# WHAT IS REQUIRED
Transfer the entries from the line with "How far from" up to and including the line with "4.18 metres", keeping every request unchanged and adding 100 to each number in the answers, both the distances and the point coordinates.

[Spatial question entries]
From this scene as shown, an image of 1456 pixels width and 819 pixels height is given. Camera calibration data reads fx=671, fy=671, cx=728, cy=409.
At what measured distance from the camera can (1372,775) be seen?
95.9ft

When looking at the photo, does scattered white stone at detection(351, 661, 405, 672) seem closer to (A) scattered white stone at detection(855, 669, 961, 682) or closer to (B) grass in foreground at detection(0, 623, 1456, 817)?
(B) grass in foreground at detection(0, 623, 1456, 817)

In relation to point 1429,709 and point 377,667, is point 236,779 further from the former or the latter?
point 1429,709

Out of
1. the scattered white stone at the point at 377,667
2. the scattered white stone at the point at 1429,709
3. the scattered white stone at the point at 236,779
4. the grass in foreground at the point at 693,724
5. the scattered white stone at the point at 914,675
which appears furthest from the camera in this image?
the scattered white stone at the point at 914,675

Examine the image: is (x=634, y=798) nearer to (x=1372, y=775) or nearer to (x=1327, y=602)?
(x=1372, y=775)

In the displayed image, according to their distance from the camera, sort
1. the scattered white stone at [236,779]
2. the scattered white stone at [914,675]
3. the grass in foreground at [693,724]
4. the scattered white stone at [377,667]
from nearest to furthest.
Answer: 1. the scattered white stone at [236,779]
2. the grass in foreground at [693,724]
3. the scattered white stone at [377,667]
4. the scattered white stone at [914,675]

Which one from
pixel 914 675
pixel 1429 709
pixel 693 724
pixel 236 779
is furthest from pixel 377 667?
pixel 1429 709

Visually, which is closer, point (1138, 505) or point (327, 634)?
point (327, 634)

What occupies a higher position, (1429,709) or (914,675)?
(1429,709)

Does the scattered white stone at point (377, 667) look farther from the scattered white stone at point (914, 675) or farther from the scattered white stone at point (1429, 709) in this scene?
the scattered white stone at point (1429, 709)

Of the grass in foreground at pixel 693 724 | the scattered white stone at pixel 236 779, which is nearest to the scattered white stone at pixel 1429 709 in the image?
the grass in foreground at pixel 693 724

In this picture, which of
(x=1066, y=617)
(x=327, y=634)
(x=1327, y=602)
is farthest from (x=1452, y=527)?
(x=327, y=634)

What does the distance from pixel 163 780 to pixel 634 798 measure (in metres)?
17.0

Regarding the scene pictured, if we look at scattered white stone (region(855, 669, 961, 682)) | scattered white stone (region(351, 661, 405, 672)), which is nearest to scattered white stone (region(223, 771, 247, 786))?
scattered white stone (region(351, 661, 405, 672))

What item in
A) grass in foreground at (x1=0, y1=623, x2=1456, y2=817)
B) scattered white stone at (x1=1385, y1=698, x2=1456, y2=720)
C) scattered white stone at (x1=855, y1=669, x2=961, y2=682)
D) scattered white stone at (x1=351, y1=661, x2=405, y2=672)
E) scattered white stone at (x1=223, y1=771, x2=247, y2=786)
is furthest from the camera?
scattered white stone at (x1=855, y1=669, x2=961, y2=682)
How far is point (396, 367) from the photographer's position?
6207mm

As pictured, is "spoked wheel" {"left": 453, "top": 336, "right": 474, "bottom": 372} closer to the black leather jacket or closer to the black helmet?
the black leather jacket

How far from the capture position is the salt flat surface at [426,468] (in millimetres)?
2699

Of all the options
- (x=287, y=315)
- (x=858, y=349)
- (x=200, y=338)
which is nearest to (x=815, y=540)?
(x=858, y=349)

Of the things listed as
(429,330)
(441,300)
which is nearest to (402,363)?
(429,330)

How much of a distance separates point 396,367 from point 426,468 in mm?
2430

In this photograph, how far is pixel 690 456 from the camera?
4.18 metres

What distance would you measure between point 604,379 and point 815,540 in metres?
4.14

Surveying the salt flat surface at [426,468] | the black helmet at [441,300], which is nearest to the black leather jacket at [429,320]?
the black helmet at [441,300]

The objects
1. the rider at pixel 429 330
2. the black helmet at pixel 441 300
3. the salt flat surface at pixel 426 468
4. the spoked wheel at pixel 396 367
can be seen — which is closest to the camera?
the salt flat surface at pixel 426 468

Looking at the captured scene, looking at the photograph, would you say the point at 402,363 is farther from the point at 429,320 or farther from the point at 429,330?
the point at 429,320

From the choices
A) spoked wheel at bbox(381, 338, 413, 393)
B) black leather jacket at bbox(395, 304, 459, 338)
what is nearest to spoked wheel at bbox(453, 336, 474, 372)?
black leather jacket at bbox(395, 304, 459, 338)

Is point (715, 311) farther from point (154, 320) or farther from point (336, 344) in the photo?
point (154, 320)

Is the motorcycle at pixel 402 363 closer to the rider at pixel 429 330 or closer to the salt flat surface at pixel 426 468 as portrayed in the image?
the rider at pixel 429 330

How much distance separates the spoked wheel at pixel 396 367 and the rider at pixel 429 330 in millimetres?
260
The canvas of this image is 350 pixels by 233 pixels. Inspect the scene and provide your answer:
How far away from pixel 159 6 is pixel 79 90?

# TASK RESULT
How far from the capture position is the salt flat surface at [426,468] (in millimetres)?
2799

Of all the options
- (x=287, y=315)
- (x=858, y=349)
- (x=200, y=338)
which is nearest to (x=815, y=540)?
(x=958, y=449)

Of the things listed as
(429,330)
(441,300)
which is nearest to (402,363)?
(529,430)

How much of a distance separates point 396,367 from point 426,468 in mm?
2530

In this photograph, how far is pixel 690 456 from the camera?
104.18 metres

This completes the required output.